The triplet images from TMC-2 when processed into Digital Elevation Models, enable mapping of surface landform morphologies. These include
- Craters (formed by impactors)
- Lava tubes (potential sites for future habitability)
- Rilles (furrows formed by lava channels or collapsed lava tubes)
- Dorsa or wrinkle ridges (formed mostly in Mare regions depicting cooling of and contraction of basaltic lava)
- Graben structures (depicts the structural dislocations on the lunar surface )
- Lunar Domes/ Cones (denoting localized vents of past volcanism on the Moon).
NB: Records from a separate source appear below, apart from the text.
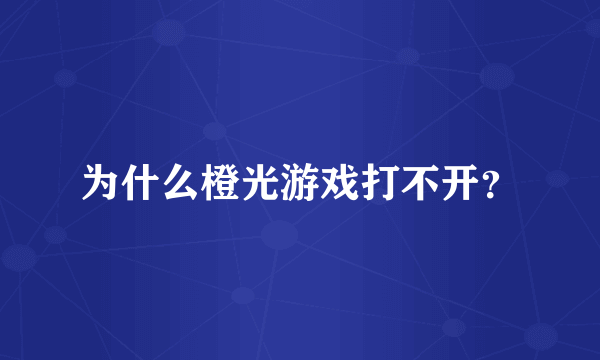 为什么橙光游戏打不开？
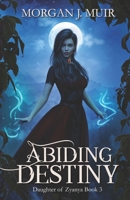 Abiding Destiny B097X5VLGJ Book Cover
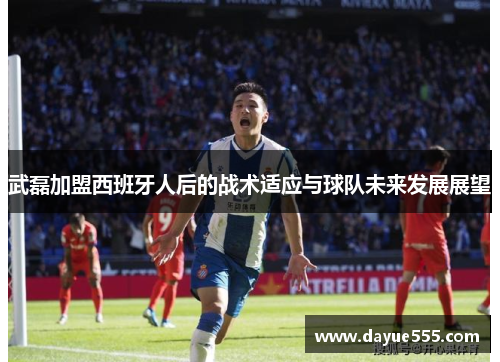 武磊加盟西班牙人后的战术适应与球队未来发展展望
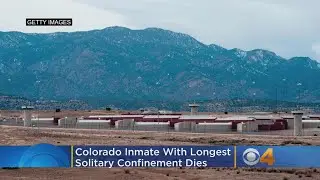 Colorado Inmate With Longest Solitary Confinement -- Thomas Silverstein -- Dies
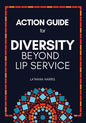 Action Guide for Diversity Beyond Lip Service - Paperback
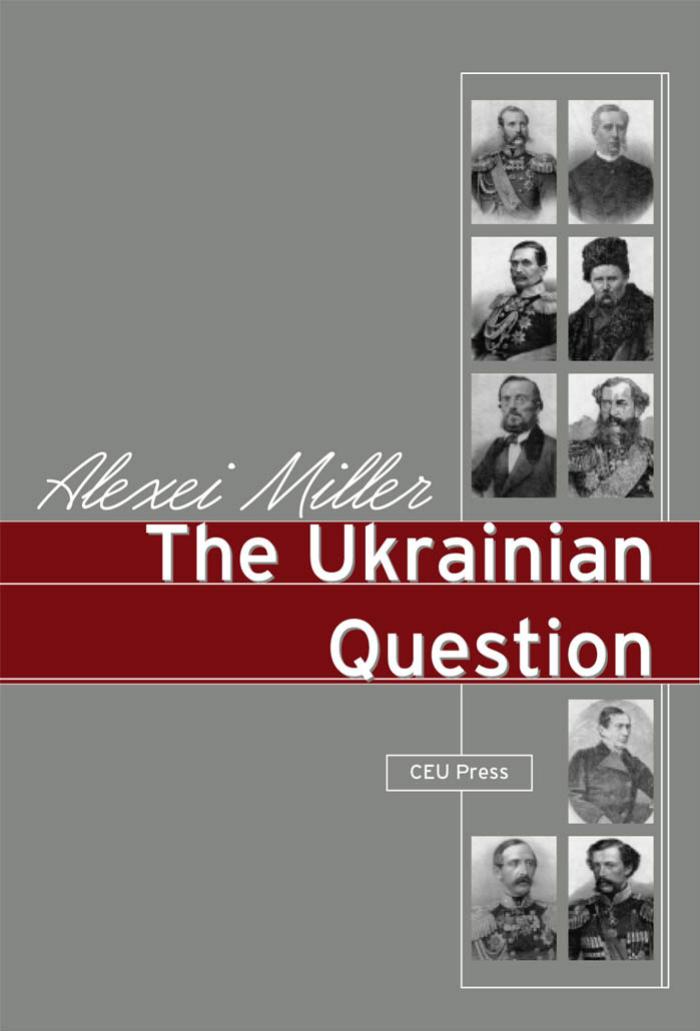 The Ukrainian Question. The Russian Empire and Nationalism in the Nineteenth Century. by Miller Alexei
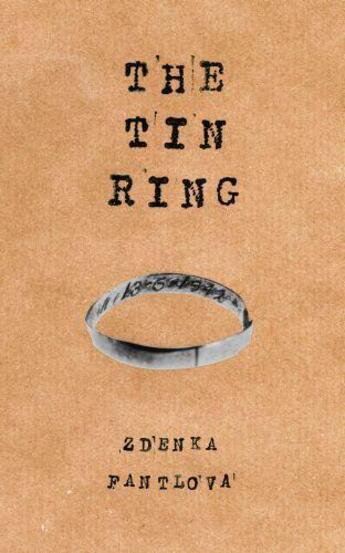 Couverture du livre « The Tin Ring » de Fantlova Zdenka aux éditions Northumbria Press Digital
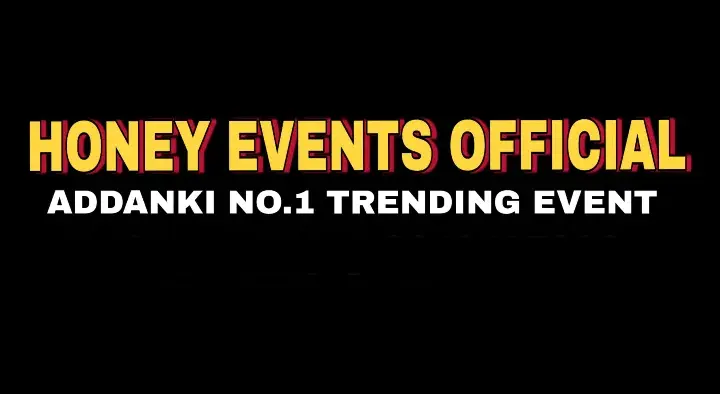 Honey Events Official in Addanki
The derived information facilitates estimation of dimensions of above features and its comparison for reconstructing the morpho-structural framework, crater characterization to derive impact geometries, surface age determination through Crater Size –Frequency Distribution (CSFD) methods, Rheological analysis based on the derived morphometric parameters, Lunar reflectance estimation etc.
© ISRO
Figure 2 is one of the m- δ decomposition images from the first datasets acquired over lunar south polar regions in L-band high-resolution (2mslant-range resolution) hybrid polarimetric mode. It is important to note that the obtained resolution is one-order better than the earlier best by a lunar-radar. This image presents many interesting facts about the secondary craters of different ages and origins in the lunar south polar region. The yellowish tone around crater rims in the image shows ejecta fields. The distribution of ejecta fields, whether uniformly distributed in all directions or oriented towards a particular side of a crater, indicates the nature of the impact. The image shows craters of vertical impact and oblique impact on the top-right and bottom-right, respectively. Similarly, the roughness of the ejecta materials associated with the impact craters indicates the degree of weathering a crater has undergone. Three similar sized craters along a row on the bottom-right of the image show examples of young crater, moderately weathered crater and an old degraded crater. Many of the ejecta fields seen in the image are not visible in high-resolution optical image over the same region, indicating the ejecta fields are buried beneath regolith layers.
© ISRO
Chandrayaan-2 Orbiter’s DF-SAR has been operated in full-polarimetry mode- a gold standard in SAR polarimetry, and is the first-ever by any planetary SAR instrument. Figure 3 shows an L-band fully-polarimetric, 20m slant-range resolution image of Pitiscus-T crater. The image is a colour composite of different transmit-receive polarization responses of the imaged region.